[Data for this exercise]

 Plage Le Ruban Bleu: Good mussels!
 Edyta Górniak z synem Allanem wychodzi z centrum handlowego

[/Data for this exercise]
[Data for this exercise]

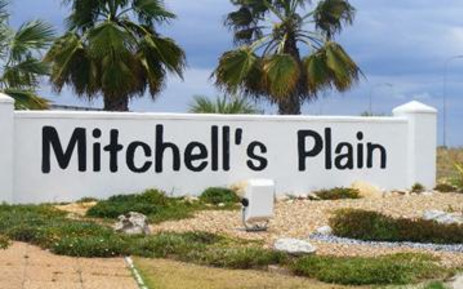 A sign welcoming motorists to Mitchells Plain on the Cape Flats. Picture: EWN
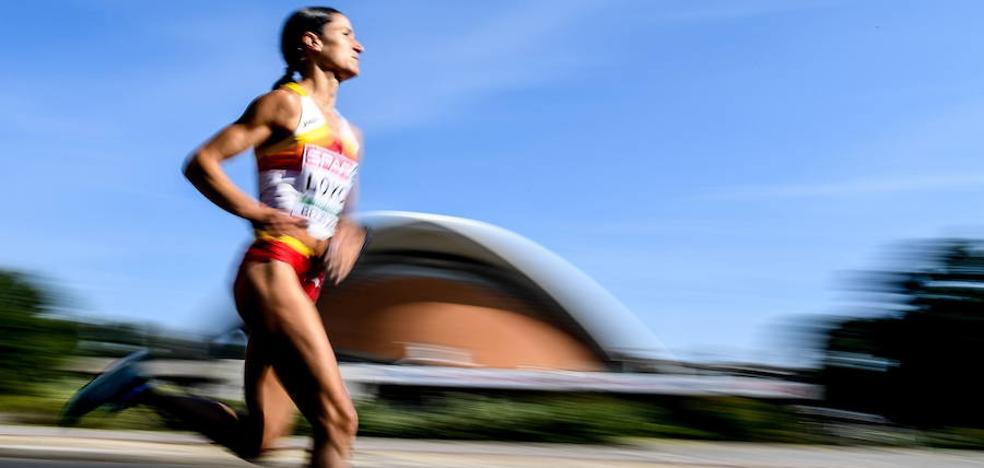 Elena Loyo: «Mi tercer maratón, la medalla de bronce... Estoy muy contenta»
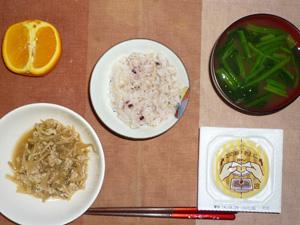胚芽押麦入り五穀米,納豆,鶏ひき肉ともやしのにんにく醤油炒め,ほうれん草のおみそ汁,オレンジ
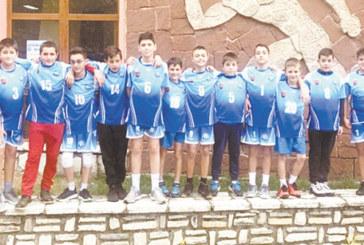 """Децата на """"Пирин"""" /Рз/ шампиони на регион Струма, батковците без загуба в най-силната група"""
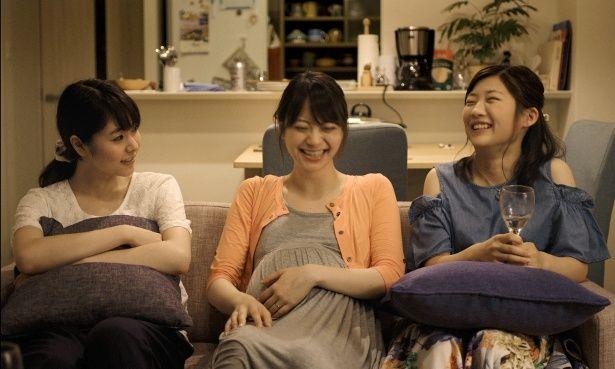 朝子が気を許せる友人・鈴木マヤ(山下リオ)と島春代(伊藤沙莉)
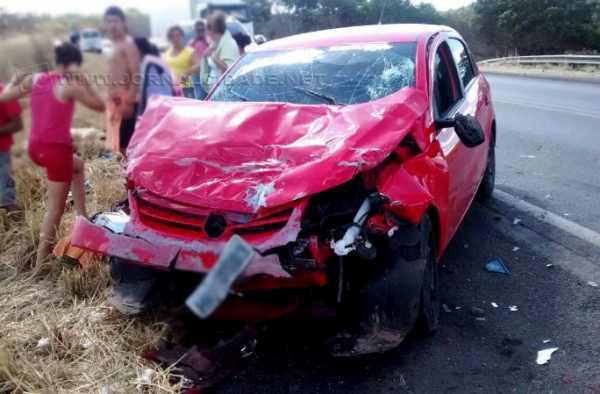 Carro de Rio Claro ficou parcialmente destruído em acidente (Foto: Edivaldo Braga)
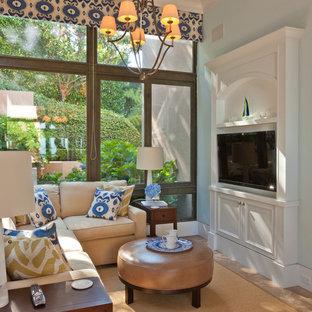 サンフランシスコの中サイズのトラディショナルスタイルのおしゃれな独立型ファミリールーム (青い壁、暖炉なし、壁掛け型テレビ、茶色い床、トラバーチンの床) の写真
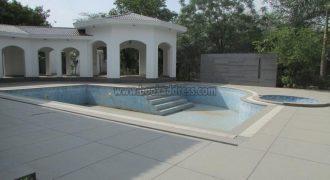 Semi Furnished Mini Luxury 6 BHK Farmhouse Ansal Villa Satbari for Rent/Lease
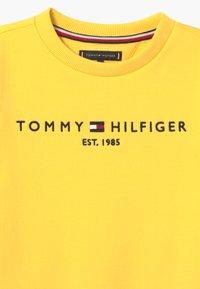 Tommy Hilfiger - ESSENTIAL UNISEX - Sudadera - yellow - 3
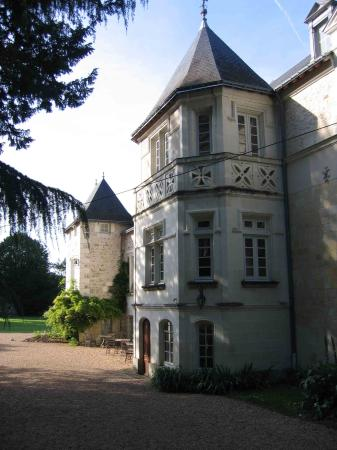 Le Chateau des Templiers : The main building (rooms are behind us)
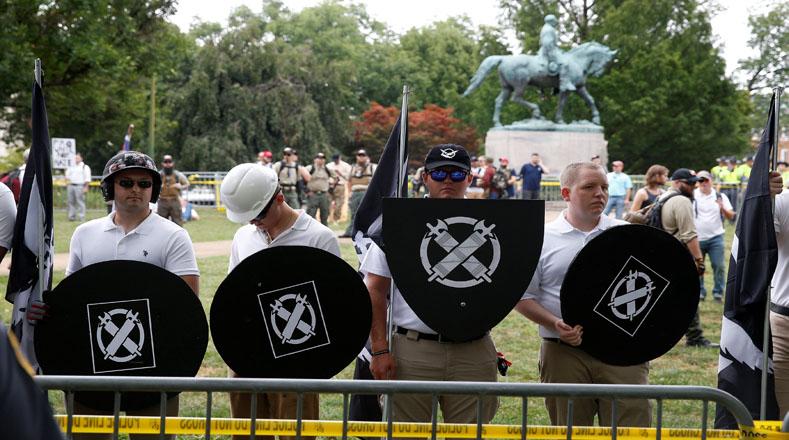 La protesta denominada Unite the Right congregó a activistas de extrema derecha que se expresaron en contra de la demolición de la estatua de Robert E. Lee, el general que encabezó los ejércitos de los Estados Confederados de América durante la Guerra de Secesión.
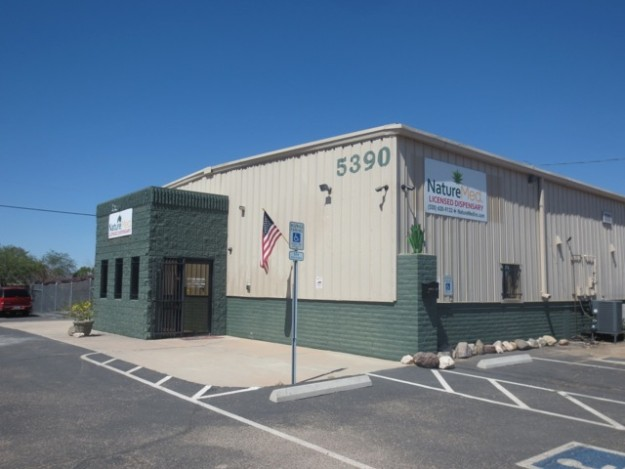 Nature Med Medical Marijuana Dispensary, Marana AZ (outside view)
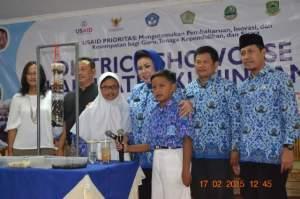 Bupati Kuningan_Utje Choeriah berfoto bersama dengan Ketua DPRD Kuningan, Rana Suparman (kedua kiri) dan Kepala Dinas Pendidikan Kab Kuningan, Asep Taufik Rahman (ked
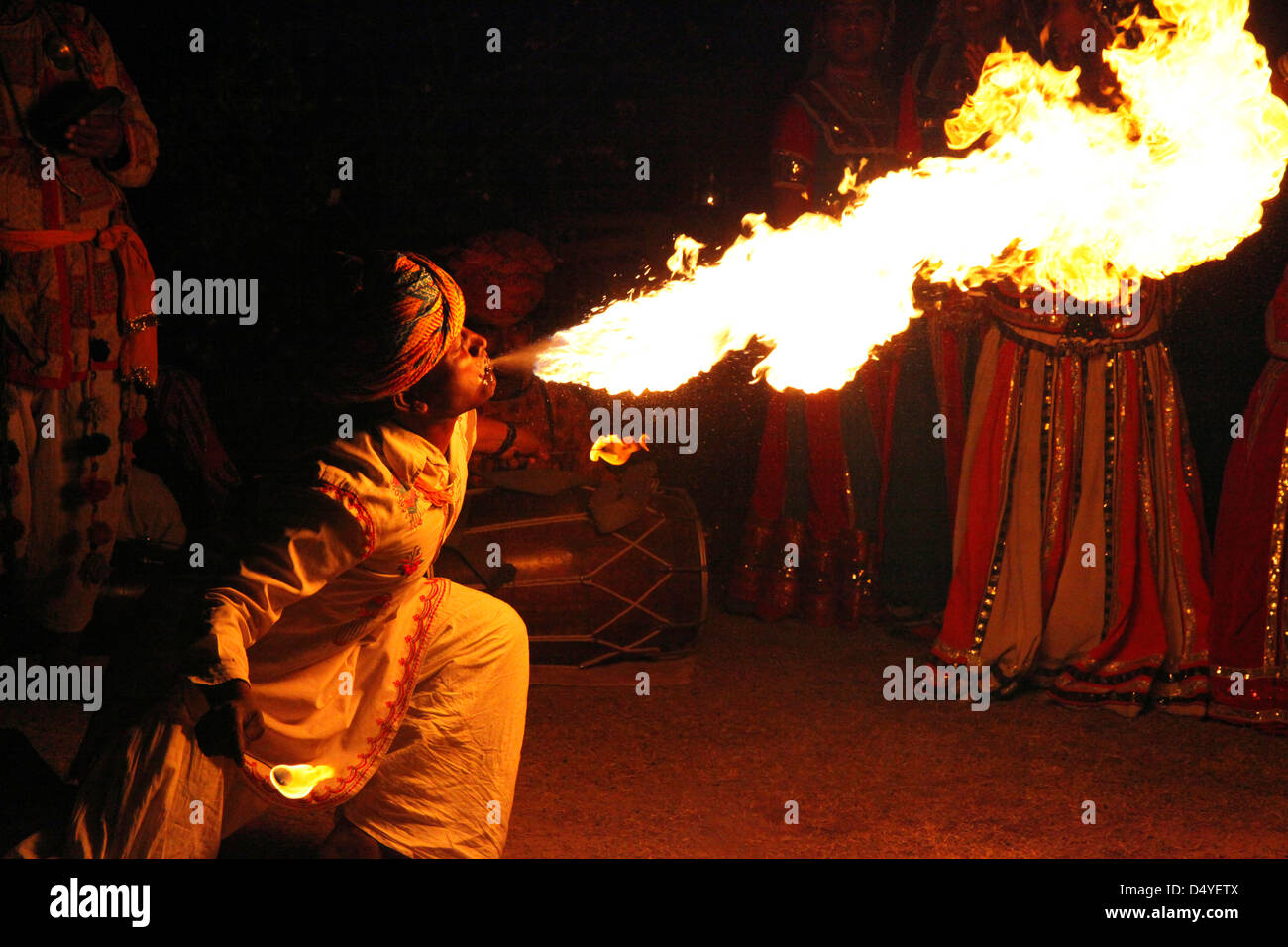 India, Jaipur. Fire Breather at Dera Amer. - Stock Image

[/Data for this exercise]

**Your instructions:** Pictures do not belong in the answer. Return the lines above starting at the one with "朝子が気を許せる友人・鈴木マヤ(山下リオ)と島春代(伊藤沙莉)" and ending at the one with "Nature Med Medical", both kept, exactly.

**Task output:**
 朝子が気を許せる友人・鈴木マヤ(山下リオ)と島春代(伊藤沙莉)
 Carro de Rio Claro ficou parcialmente destruído em acidente (Foto: Edivaldo Braga)
 サンフランシスコの中サイズのトラディショナルスタイルのおしゃれな独立型ファミリールーム (青い壁、暖炉なし、壁掛け型テレビ、茶色い床、トラバーチンの床) の写真
 Semi Furnished Mini Luxury 6 BHK Farmhouse Ansal Villa Satbari for Rent/Lease
 Tommy Hilfiger - ESSENTIAL UNISEX - Sudadera - yellow - 3
 Le Chateau des Templiers : The main building (rooms are behind us)
 La protesta denominada Unite the Right congregó a activistas de extrema derecha que se expresaron en contra de la demolición de la estatua de Robert E. Lee, el general que encabezó los ejércitos de los Estados Confederados de América durante la Guerra de Secesión.
 Nature Med Medical Marijuana Dispensary, Marana AZ (outside view)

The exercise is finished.